К сожалению, мольбы о “крюке” с неба поддержали (из лучших побуждений) некоторые ученые. Я уже обсуждал теорию прерывистого равновесия, причем слишком часто и подробно, чтобы повторять то же самое здесь. Так что просто добавлю, что защитники этой теории верят в фундаментальное “разъединение” микроэволюции и макроэволюции – безо всяких оснований. Чтобы объяснить макроуровень, макроуровню не нужны дополнительные составляющие. Скорее, дополнительные составляющие сами появляются на макроуровне как следствие событий на микроуровне, экстраполируемых на невообразимо длинные отрезки времени.

Рабочее разграничение, подобное тем, которое мы применяем для микро– и макроэволюции, встречается во многих других ситуациях. Изменения карты мира с течением геологического времени являются следствием событий, накапливающихся за миллионы лет, и тектонических явлений, происходящих в масштабе минут, дней и лет. Но, как и с ростом ребенка, на разных масштабах времени применяются почти не перекрывающиеся методы. Масштаб колебаний напряжения не годится для обсуждения работы сложной компьютерной программы, такой как Microsoft Excel. Ни один разумный человек не станет отрицать, что программы, как они ни были бы сложны, выполняются исключительно за счет временных и пространственных изменений напряжения. Но ни один разумный человек не станет обсуждать этот факт при создании, написании, отладке или использовании сложной программы.

Я никогда не сомневался в том, что макроэволюция – это множество эпизодов микроэволюции, объединенных в масштабе геологического времени и обнаруживаемых на примере ископаемых, которые в этом случае играют роль генетических образцов. Однако в эволюционной истории могли быть (я уверен, что были) события, в результате которых изменялась сама природа эволюции. Иными словами, эволюционировала сама эволюция. До сих пор мы, говоря о прогрессе, подразумевали организмы, которые с течением времени все лучше справляются с основными занятиями организмов, а именно: с выживанием и размножением. Но, кроме того, мы можем допустить и изменения самой эволюции. Может ли эволюция научиться все лучше справляться с каким-то делом? Является ли поздняя эволюция улучшенной версией ранней? Могут ли организмы улучшать не только способность выживать и размножаться, но и способность эволюционировать? Существует ли эволюция способности эволюционировать?

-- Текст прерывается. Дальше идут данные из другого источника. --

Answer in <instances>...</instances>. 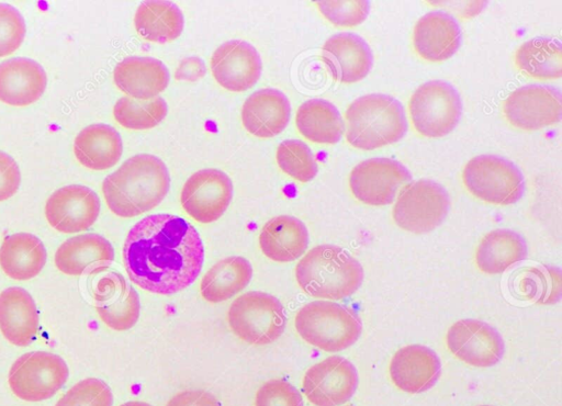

Я впервые использовал выражение “эволюция эволюционируемости” в статье, опубликованной в 1987 году в сборнике материалов конференции по вопросам искусственной жизни. Изучением искусственной жизни тогда только начала заниматься междисциплинарная наука на стыке биологии, физики, информатики и так далее, изобретенная физиком-фантазером Кристофером Лэнгтоном (он редактировал сборник). После выхода моей статьи (хотя, скорее всего, не из-за нее) “эволюцию эволюционируемости” стали широко обсуждать и биологи, и специалисты в области искусственной жизни. Сама идея была предложена еще до того, как я употребил это выражение. Так, американский ихтиолог Карел Ф. Лайем в 1973 году употребил выражение “проспективная адаптация” применительно к челюстному аппарату цихлид, который позволил им стремительно эволюционировать в сотни видов (см. “Рассказ Цихлиды”). Хочу заметить, что предположение Лайема выходит за пределы идеи преадаптации. (Это то, что исходно развивается для одной цели и впоследствии служит для другой.) Однако проспективная адаптация и “эволюция эволюционируемости” подразумевают не только использование преадаптации для новой функции, но и обеспечение новой вспышки дивергентной эволюции. Я предлагаю идею постоянной, даже прогрессивной, тенденции к улучшению способности эволюционировать.

В 1987 году идея “эволюции эволюционируемости” казалась еретической, особенно для меня, пользовавшегося репутацией “ультрадарвиниста”. Я оказался в странном положении, защищая свою идею и в то же время оправдываясь за нее перед людьми, которые не понимали, почему она нуждается в оправданиях. Теперь эта идея широко обсуждается, и многие ученые зашли в этих обсуждениях даже дальше, чем я предполагал – например, клеточные биологи Марк Киршнер и Джон Герхарт, а также специалист по эволюционной энтомологии Мэри-Джейн Вест-Эберхард, автор книги “Пластичность развития и эволюция”.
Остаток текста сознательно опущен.